**Problem to work on**. Which lines in the listing below contain the word "river"? Extract each of them in full.

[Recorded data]
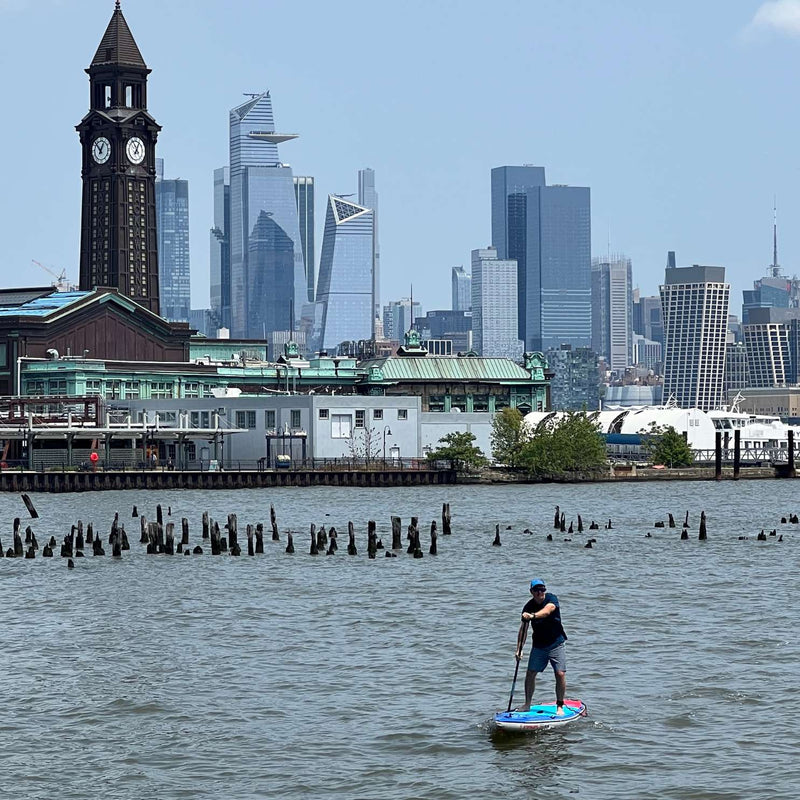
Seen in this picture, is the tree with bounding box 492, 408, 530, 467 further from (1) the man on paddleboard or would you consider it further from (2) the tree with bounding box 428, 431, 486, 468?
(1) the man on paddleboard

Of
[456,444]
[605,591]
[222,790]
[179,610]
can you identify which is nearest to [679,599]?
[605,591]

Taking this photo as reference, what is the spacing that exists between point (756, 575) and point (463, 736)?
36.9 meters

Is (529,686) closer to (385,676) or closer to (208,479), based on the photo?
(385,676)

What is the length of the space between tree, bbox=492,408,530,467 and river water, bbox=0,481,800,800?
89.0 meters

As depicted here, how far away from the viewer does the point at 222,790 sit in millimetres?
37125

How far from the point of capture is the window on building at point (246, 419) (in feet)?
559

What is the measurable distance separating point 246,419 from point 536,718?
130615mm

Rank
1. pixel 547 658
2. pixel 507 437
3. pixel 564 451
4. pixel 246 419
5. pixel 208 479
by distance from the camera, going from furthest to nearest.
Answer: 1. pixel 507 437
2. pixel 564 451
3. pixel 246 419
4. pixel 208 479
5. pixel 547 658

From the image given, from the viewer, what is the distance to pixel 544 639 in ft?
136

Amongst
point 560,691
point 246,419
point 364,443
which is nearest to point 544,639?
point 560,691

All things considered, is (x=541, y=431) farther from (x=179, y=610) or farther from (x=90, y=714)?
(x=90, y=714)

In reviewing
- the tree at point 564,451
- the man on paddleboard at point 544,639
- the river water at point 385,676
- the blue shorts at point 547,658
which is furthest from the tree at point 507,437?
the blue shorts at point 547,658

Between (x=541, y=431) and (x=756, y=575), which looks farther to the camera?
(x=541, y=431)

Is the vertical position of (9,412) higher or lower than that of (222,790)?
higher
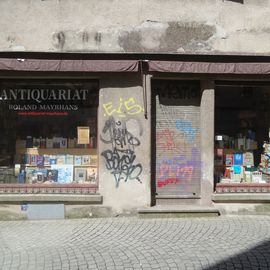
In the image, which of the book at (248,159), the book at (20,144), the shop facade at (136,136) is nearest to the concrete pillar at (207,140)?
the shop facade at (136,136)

--

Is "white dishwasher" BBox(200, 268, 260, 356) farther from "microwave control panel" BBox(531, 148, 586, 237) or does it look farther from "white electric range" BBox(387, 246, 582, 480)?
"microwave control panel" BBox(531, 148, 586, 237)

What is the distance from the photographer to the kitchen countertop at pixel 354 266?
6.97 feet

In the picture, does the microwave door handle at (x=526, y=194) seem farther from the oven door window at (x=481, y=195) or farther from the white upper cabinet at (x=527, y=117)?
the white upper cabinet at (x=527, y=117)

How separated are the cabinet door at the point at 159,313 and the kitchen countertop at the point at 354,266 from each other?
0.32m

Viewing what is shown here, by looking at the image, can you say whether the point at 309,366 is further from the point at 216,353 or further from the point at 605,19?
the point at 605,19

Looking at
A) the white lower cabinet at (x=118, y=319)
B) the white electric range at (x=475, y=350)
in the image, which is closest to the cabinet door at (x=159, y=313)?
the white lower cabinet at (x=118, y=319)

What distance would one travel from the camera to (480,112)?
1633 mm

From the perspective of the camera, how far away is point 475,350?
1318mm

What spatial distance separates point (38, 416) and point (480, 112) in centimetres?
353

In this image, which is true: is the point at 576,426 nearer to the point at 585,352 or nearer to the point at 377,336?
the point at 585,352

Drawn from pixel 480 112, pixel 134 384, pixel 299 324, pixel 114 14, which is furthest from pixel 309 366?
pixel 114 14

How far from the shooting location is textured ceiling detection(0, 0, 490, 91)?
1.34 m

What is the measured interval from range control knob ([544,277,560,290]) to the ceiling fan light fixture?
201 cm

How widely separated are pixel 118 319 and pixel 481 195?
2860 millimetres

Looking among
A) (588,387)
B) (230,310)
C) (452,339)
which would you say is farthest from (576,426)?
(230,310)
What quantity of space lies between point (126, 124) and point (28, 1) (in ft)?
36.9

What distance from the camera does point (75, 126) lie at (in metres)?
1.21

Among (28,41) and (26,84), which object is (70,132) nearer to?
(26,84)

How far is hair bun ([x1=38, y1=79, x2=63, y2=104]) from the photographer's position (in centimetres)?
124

**Response to this exercise**.
What is the length of the space between tree, bbox=492,408,530,467 and river water, bbox=0,481,800,800?
- the river water at point 385,676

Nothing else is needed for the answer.